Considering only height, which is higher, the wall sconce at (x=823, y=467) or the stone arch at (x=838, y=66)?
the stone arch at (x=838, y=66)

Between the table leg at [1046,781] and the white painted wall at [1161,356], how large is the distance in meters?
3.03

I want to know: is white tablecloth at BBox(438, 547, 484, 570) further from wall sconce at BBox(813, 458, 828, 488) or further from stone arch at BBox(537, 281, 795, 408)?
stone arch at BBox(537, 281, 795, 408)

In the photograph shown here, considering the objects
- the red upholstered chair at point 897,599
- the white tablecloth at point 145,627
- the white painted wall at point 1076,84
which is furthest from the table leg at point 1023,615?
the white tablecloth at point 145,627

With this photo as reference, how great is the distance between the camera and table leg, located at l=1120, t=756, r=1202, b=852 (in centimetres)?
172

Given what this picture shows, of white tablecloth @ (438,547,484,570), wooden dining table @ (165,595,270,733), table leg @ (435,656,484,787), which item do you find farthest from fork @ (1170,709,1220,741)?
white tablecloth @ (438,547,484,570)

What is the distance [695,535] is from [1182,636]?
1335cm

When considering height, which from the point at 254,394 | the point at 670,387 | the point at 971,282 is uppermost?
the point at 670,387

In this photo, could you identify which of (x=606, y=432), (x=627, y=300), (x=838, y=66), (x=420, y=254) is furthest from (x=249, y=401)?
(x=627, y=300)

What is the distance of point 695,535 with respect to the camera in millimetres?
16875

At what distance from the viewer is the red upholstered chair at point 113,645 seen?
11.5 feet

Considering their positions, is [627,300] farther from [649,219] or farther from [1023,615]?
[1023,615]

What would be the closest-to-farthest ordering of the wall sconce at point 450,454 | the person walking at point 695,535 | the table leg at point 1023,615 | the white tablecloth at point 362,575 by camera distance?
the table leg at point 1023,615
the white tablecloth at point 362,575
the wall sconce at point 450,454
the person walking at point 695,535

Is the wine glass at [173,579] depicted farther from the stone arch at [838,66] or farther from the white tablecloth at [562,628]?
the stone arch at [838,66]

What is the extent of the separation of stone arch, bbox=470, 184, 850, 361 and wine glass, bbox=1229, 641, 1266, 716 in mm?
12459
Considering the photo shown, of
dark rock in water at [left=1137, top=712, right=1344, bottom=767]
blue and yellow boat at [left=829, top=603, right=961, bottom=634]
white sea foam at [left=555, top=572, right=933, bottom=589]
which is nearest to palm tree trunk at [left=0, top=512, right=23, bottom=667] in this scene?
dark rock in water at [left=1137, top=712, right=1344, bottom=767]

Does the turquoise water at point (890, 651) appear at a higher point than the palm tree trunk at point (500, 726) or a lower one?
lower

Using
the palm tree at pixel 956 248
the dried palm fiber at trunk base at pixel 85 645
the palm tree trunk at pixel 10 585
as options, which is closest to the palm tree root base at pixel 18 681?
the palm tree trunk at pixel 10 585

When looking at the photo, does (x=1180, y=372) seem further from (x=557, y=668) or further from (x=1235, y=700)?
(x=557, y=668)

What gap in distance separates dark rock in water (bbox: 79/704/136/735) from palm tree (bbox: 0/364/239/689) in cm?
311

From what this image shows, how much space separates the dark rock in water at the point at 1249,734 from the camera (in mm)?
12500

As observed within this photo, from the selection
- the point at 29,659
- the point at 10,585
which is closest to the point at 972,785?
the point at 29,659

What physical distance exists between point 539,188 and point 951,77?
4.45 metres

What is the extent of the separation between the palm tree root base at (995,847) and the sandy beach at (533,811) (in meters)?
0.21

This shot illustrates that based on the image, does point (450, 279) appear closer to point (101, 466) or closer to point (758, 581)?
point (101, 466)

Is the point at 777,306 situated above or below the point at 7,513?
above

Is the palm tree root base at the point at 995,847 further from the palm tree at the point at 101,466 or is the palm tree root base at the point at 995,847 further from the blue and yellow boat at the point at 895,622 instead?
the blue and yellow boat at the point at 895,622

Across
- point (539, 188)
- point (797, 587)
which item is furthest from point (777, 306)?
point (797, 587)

────────────────

▸ Instructions for the task
Nothing but the lines from the one with "Does the turquoise" through the end of the data above should be repeated, each exactly as it stands.

▸ Complete answer
Does the turquoise water at point (890, 651) appear at a higher point than the palm tree trunk at point (500, 726) or a lower one?
lower

Using
the palm tree at pixel 956 248
the dried palm fiber at trunk base at pixel 85 645
the palm tree trunk at pixel 10 585
as options, which is closest to the palm tree root base at pixel 18 681?
the palm tree trunk at pixel 10 585

When looking at the photo, does (x=1180, y=372) seem further from (x=557, y=668) or further from (x=1235, y=700)?
(x=557, y=668)

What gap in distance separates dark rock in water (bbox: 79/704/136/735) from palm tree (bbox: 0/364/239/689) in cm?
311

From what this image shows, how much space separates the dark rock in water at the point at 1249,734 from the camera (in mm)?
12500

As observed within this photo, from the selection
- the point at 29,659
- the point at 10,585
which is closest to the point at 972,785?
the point at 29,659

What physical distance exists between point 539,188 and point 951,77?
4.45 metres

What is the extent of the separation between the palm tree root base at (995,847) and the sandy beach at (533,811) (in meters)?
0.21

This shot illustrates that based on the image, does point (450, 279) appear closer to point (101, 466) or closer to point (758, 581)?
point (101, 466)

Is the point at 777,306 situated above or below the point at 7,513?
above

Is the palm tree root base at the point at 995,847 further from the palm tree at the point at 101,466 or is the palm tree root base at the point at 995,847 further from the blue and yellow boat at the point at 895,622 instead?
the blue and yellow boat at the point at 895,622

Across
- point (539, 188)
- point (797, 587)
which item is furthest from point (777, 306)?
point (797, 587)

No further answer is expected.